Restate the records in their entirety, word for word.

:: RECORD LIST

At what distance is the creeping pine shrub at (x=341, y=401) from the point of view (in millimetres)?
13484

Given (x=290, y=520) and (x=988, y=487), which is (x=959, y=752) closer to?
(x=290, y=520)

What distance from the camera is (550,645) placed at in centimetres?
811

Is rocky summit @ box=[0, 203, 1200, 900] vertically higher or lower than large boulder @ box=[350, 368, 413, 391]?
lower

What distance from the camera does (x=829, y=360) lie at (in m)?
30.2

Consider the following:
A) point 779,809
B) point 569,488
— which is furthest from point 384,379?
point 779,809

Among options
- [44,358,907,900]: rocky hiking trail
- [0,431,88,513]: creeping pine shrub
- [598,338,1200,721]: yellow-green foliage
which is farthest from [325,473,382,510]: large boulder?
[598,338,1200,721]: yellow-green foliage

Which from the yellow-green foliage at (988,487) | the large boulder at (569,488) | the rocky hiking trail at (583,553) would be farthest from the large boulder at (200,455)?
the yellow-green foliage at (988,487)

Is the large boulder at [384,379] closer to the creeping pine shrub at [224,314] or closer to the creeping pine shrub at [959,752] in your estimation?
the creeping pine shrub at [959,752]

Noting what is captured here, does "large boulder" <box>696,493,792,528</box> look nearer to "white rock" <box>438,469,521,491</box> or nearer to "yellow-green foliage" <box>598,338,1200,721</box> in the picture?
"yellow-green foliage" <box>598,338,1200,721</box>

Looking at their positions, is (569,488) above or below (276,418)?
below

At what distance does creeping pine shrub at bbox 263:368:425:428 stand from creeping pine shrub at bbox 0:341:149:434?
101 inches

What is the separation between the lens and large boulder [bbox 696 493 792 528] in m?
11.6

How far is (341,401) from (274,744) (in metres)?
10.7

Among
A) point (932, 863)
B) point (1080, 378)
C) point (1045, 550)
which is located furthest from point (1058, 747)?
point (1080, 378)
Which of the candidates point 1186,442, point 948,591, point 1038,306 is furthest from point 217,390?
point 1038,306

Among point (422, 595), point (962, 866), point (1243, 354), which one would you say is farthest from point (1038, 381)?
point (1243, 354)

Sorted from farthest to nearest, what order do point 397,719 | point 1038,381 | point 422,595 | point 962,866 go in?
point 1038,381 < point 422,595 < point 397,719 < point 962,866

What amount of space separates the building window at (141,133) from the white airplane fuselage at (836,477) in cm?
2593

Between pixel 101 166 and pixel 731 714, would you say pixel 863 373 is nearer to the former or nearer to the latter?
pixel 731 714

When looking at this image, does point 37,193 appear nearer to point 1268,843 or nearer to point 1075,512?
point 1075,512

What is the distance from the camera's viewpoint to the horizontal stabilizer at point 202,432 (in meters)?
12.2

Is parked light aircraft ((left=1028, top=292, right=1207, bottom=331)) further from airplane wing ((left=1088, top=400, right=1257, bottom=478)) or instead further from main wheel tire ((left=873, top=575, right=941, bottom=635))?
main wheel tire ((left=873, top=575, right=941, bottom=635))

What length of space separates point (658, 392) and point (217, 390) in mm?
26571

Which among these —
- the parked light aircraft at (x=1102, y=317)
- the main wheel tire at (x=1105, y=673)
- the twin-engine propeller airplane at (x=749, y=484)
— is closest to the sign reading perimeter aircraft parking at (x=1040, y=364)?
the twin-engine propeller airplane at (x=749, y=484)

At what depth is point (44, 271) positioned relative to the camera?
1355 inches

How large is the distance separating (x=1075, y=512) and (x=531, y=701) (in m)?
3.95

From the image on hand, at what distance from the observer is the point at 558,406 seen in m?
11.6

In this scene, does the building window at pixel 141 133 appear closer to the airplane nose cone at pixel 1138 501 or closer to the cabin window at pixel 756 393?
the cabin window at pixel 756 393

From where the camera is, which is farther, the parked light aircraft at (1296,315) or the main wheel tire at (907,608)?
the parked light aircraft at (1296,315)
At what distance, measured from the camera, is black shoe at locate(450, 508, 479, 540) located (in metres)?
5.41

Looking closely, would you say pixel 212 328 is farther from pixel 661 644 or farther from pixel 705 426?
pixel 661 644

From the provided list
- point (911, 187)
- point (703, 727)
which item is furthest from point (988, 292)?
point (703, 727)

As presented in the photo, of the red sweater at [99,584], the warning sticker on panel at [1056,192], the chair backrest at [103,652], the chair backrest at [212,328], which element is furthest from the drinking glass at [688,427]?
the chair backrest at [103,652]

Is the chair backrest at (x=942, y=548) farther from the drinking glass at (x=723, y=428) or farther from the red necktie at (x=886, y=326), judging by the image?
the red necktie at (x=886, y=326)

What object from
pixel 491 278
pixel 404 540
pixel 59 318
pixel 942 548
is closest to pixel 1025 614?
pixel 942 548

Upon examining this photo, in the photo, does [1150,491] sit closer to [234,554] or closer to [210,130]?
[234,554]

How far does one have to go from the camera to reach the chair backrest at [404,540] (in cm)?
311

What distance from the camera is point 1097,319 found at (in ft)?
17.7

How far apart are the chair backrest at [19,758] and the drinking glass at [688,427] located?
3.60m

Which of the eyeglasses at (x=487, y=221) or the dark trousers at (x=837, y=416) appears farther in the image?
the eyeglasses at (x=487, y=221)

::::

• **CORRECT OUTPUT**:
At what distance is the creeping pine shrub at (x=341, y=401) from the point of view (in millimetres)?
13484

Given (x=290, y=520) and (x=988, y=487), which is (x=959, y=752) closer to?
(x=290, y=520)

What distance from the camera is (550,645) placed at in centimetres?
811

Is rocky summit @ box=[0, 203, 1200, 900] vertically higher or lower than large boulder @ box=[350, 368, 413, 391]?
lower

What distance from the camera does (x=829, y=360) lie at (in m)?
30.2

Consider the following:
A) point 779,809
B) point 569,488
— which is furthest from point 384,379?
point 779,809

Among options
- [44,358,907,900]: rocky hiking trail
- [0,431,88,513]: creeping pine shrub
- [598,338,1200,721]: yellow-green foliage
which is farthest from [325,473,382,510]: large boulder?
[598,338,1200,721]: yellow-green foliage

Which from the yellow-green foliage at (988,487) | the large boulder at (569,488) | the rocky hiking trail at (583,553) would be farthest from the large boulder at (200,455)?
the yellow-green foliage at (988,487)

Is the large boulder at [384,379] closer to the creeping pine shrub at [224,314] or closer to the creeping pine shrub at [959,752] in your estimation?
the creeping pine shrub at [959,752]

Noting what is captured here, does "large boulder" <box>696,493,792,528</box> look nearer to "white rock" <box>438,469,521,491</box> or nearer to "yellow-green foliage" <box>598,338,1200,721</box> in the picture?
"yellow-green foliage" <box>598,338,1200,721</box>

Looking at their positions, is (569,488) above or below (276,418)?
below

At what distance does creeping pine shrub at bbox 263:368:425:428 stand from creeping pine shrub at bbox 0:341:149:434?
101 inches

What is the separation between the lens and large boulder [bbox 696 493 792 528] in m?
11.6

How far is (341,401) from (274,744) (in metres)?
10.7

Among
A) point (932, 863)
B) point (1080, 378)
C) point (1045, 550)
which is located furthest from point (1058, 747)?
point (1080, 378)
Which of the candidates point 1186,442, point 948,591, point 1038,306 is furthest from point 217,390?
point 1038,306

Among point (422, 595), point (962, 866), point (1243, 354), which one would you say is farthest from point (1038, 381)?
point (1243, 354)

Sorted from farthest to nearest, what order do point 397,719 | point 1038,381 | point 422,595 | point 962,866 go in?
point 1038,381 < point 422,595 < point 397,719 < point 962,866

What amount of space separates the building window at (141,133) from the white airplane fuselage at (836,477) in cm?
2593

Between pixel 101 166 and pixel 731 714, would you say pixel 863 373 is nearer to the former or nearer to the latter?
pixel 731 714

When looking at this image, does point 37,193 appear nearer to point 1268,843 or nearer to point 1075,512?
point 1075,512

What is the distance from the camera's viewpoint to the horizontal stabilizer at point 202,432 (in meters)?
12.2

Is parked light aircraft ((left=1028, top=292, right=1207, bottom=331)) further from airplane wing ((left=1088, top=400, right=1257, bottom=478)) or instead further from main wheel tire ((left=873, top=575, right=941, bottom=635))?
main wheel tire ((left=873, top=575, right=941, bottom=635))

What length of space separates point (658, 392) and point (217, 390) in mm?
26571

Which among these —
- the parked light aircraft at (x=1102, y=317)
- the main wheel tire at (x=1105, y=673)
- the twin-engine propeller airplane at (x=749, y=484)
— is closest to the sign reading perimeter aircraft parking at (x=1040, y=364)?
the twin-engine propeller airplane at (x=749, y=484)

At what depth is point (44, 271) positioned relative to the camera?
1355 inches

How large is the distance separating (x=1075, y=512) and (x=531, y=701) (in m)?
3.95

From the image on hand, at what distance from the observer is the point at 558,406 seen in m?
11.6

In this scene, does the building window at pixel 141 133 appear closer to the airplane nose cone at pixel 1138 501 or closer to the cabin window at pixel 756 393?
the cabin window at pixel 756 393

From where the camera is, which is farther, the parked light aircraft at (1296,315) or the main wheel tire at (907,608)?
the parked light aircraft at (1296,315)
At what distance, measured from the camera, is black shoe at locate(450, 508, 479, 540) located (in metres)?
5.41

Looking closely, would you say pixel 212 328 is farther from pixel 661 644 or farther from pixel 705 426?
pixel 661 644

From the provided list
- point (911, 187)
- point (703, 727)
which item is furthest from point (988, 292)?
point (703, 727)

As presented in the photo, of the red sweater at [99,584], the warning sticker on panel at [1056,192], the chair backrest at [103,652], the chair backrest at [212,328], which element is furthest from the drinking glass at [688,427]?
the chair backrest at [103,652]

Is the chair backrest at (x=942, y=548) farther from the drinking glass at (x=723, y=428) or farther from the red necktie at (x=886, y=326), judging by the image?
the red necktie at (x=886, y=326)

What object from
pixel 491 278
pixel 404 540
pixel 59 318
pixel 942 548
is closest to pixel 1025 614?
pixel 942 548

Upon examining this photo, in the photo, does [1150,491] sit closer to [234,554] or closer to [210,130]?
[234,554]

How far does one have to go from the camera to reach the chair backrest at [404,540] (in cm)?
311

What distance from the camera is point 1097,319 found at (in ft)?
17.7

How far apart are the chair backrest at [19,758] and the drinking glass at [688,427] located?
3.60m

Which of the eyeglasses at (x=487, y=221) or the dark trousers at (x=837, y=416) appears farther in the image?
the eyeglasses at (x=487, y=221)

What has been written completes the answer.